E. canis is a small, coccus bacterium with a single circular chromosome. Minute in size, E. canis is smaller than the other species in the genus Ehrlichia.
The cell walls of this organism lack peptidoglycans and lipopolysaccharides typically present in at least small amounts in most other Gram-negative bacteria, which is believed to contribute to its ability to resist the immune response of the host. The lack of these two materials reduces the rigidity of the cell wall, allowing the cell wall’s exterior to be dynamic, in turn facilitating the E. canis cells’ evasion of antibodies in its host organism’s body.
The cells of E. canis lack complex internal structures, which allow the synthesis of sugars and it, in turn, uses amino acids as its source of energy.
Upon introduction, E. canis penetrates the monocytes and macrophages of hosts. Infection may leave a host asymptomatic for months or severe clinical signs may manifest as ehrlichiosis develops.

Diagnosis and treatment

Animals infected with E. canis may experience a combination of signs, including fever, lethargy, weight loss, lymphadenopathy, edema of the appendages, discharge from nose and eyes, and seizures. A low packed cell volume in the blood is a common indicator of the presence of E. canis and a blood smear can be done to determine if morulae are present in leukocytes to definitively diagnose the infection. Because this process is often long and tedious, the presence of antibodies to E. canis in blood can be used to effectively diagnose a patient. These antibodies typically appear within seven days after infection.

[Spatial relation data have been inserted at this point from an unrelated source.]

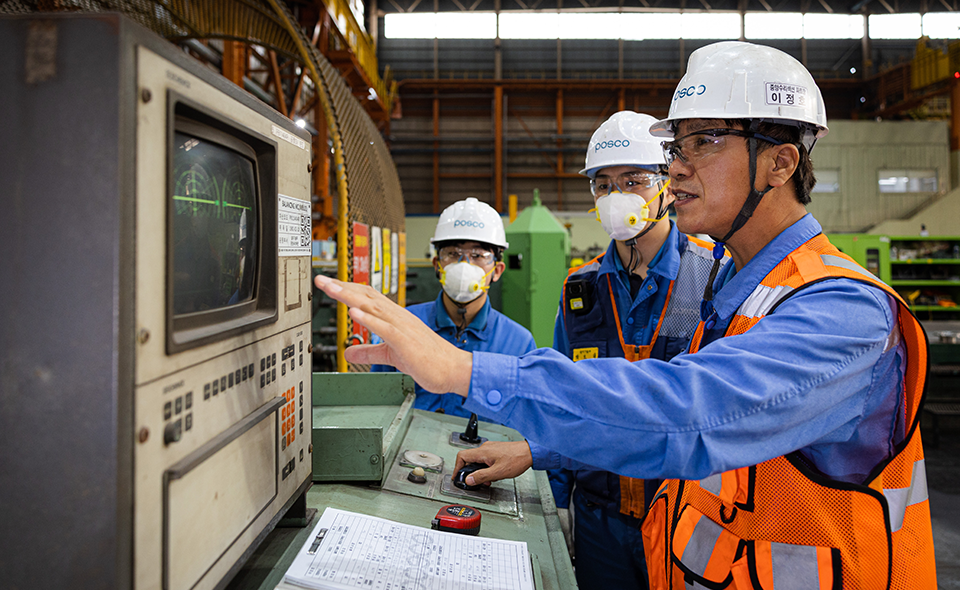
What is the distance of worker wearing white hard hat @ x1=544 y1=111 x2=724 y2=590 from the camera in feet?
5.94

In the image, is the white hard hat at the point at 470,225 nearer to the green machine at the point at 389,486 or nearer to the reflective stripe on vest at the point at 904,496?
the green machine at the point at 389,486

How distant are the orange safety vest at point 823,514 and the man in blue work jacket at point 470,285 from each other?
1.53m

E. canis is commonly treated via chemoprophylaxis with doxycycline, a prescription drug used in the treatment of bacterial infections. If caught before the clinical stage, E. canis is almost completely curable, but prolonged presence of the bacteria leads to hemorrhaging, which typically results in the death of the patient.

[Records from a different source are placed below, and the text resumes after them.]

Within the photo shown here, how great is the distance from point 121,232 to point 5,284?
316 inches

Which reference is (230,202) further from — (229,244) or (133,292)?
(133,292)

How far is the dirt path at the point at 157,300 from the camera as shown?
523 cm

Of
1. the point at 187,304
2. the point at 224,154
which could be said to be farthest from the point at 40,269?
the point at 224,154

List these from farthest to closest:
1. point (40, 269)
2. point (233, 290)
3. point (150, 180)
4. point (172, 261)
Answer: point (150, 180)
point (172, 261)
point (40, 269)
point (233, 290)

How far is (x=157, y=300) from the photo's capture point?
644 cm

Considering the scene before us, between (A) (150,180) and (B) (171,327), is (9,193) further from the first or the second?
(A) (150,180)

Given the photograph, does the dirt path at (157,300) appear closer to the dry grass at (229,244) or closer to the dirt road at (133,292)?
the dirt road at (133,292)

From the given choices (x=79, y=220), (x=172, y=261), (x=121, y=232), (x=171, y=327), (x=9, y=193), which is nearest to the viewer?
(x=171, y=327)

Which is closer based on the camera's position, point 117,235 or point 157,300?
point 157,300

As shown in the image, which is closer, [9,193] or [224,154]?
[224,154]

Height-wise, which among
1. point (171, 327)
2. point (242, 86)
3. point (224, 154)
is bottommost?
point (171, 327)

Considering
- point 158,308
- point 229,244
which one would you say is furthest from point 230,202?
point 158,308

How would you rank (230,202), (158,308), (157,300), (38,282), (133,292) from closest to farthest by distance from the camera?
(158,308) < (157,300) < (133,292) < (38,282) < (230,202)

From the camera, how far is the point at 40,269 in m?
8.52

Although no vaccine is known to be on the market for ehrlichiosis caused by E. canis, extensive research on the use of an attenuated strain of E. canis as an aid in the prevention of E. canis infection is being performed. Preliminary testing has proved that this method may be effective, as clinical signs and the presence of the E. canis bacteria were reduced in Beagle test subjects, but further investigations are necessary before a vaccine can be marketed.